男人以覆頭裙改變裝束,躲藏在大樹後面,結果被一個内人發現了。
内人覺得可疑,就向上邊報告了。
男人被帶到義禁府,審訊過程中坦陳自己是一名醫員,進宮是為了給最高尚宮把脈,現在正要回去。

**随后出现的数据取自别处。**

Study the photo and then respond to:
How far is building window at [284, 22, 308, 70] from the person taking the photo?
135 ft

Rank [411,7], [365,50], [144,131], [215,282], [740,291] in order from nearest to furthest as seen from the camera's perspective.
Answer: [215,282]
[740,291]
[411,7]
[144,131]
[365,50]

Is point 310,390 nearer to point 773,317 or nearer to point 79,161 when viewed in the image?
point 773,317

雖然是醫員,但最高尚宮私自帶男人進宮,身患重病竟然秘密請人來把脈,這些事情在女官之間傳得沸沸揚揚。
風波乍平,提調尚宮叫來了最高尚宮。
“你看你,怎麼也得事先跟我打個招呼吧。
”
“對不起。
”
“原來你頭痛已經很久了……啧啧,你這個笨蛋,怎麼把事情弄成這樣呢?”
“我很抱歉。
”
“帶男人進宮的事我可以不予追究,但是你也不能繼續留在宮裡了。
”
仿佛一切盡在意料之中,最高尚宮表現得異常平靜。
“覆水難收。
既然事情已經發生了,就不可能挽回!隻有找個新碗,重新盛滿水,難道不是嗎?當務之急是趕緊物色一個接你班的人。
”
“這可能有些困難,您可不可以讓崔尚宮……”
“這個我不是沒想過,但王後娘娘不會同意的。
”
“奴婢見識淺陋……”
“你再推薦其他的人選吧。
”
“太後殿裡的樸尚宮怎麼樣?”
“她不行,聽說她跟南衮大監是一夥。
”
“那生果房的金尚宮怎麼樣?”
“看起來沒什麼野心,可惜她跟沈貞大監是遠房親戚,這有些不妥。
日後如何,難以想象。
”
“是不是嬷嬷心裡已有了合适的人選?”
“其實吳兼護曾為這事找過我,崔尚宮接受任命隻有三年,而且這次你的事情又讓王後娘娘氣憤難平。
他說臨時找個傀儡來坐這位置,未嘗不是個好辦法。
”
“然後呢?”
“這樣的人倒不是沒有。
貴族家的女兒,本來有資格跟你争奪最高尚宮的位置,後來卻悄悄退下了。
”
“您是說丁尚宮嗎?一個看了十年醬庫的醬庫尚宮,怎麼可以擔當禦膳房的重大責任呢?”
醬庫尚宮隻負責保管各種各樣的醬,幾乎沒有機會調理食物。
“所以說嘛,這個人最合适不過了。
丁尚宮隻是個傀儡,重要的事情還是交給崔尚宮。
”
“我聽說丁尚宮喜歡吟風弄月這樣的風雅事,讨厭瑣碎頭疼的雜事。
”
“說得就是啊,上面有我,下面有崔尚宮,她還能惹出什麼亂子來?萬一出了需要擔責任的事,幹脆一不做二不休,一股腦地推到她頭上。
我的主意怎麼樣?”
最高尚宮點了點頭,心裡還是有些不能釋然。
既然找不到最好的辦法,那也隻能退而求其次了。
“梨花月白三更天,啼血聲聲怨杜鵑,盡覺多情原是病,不關人事不成眠。
”
每一口缸都是又大又直又豐滿。
為了不使醬缸台受到蟲子侵擾,底下搭起了高高的台子,台子上面鋪一層石頭,四周再圍以墊石。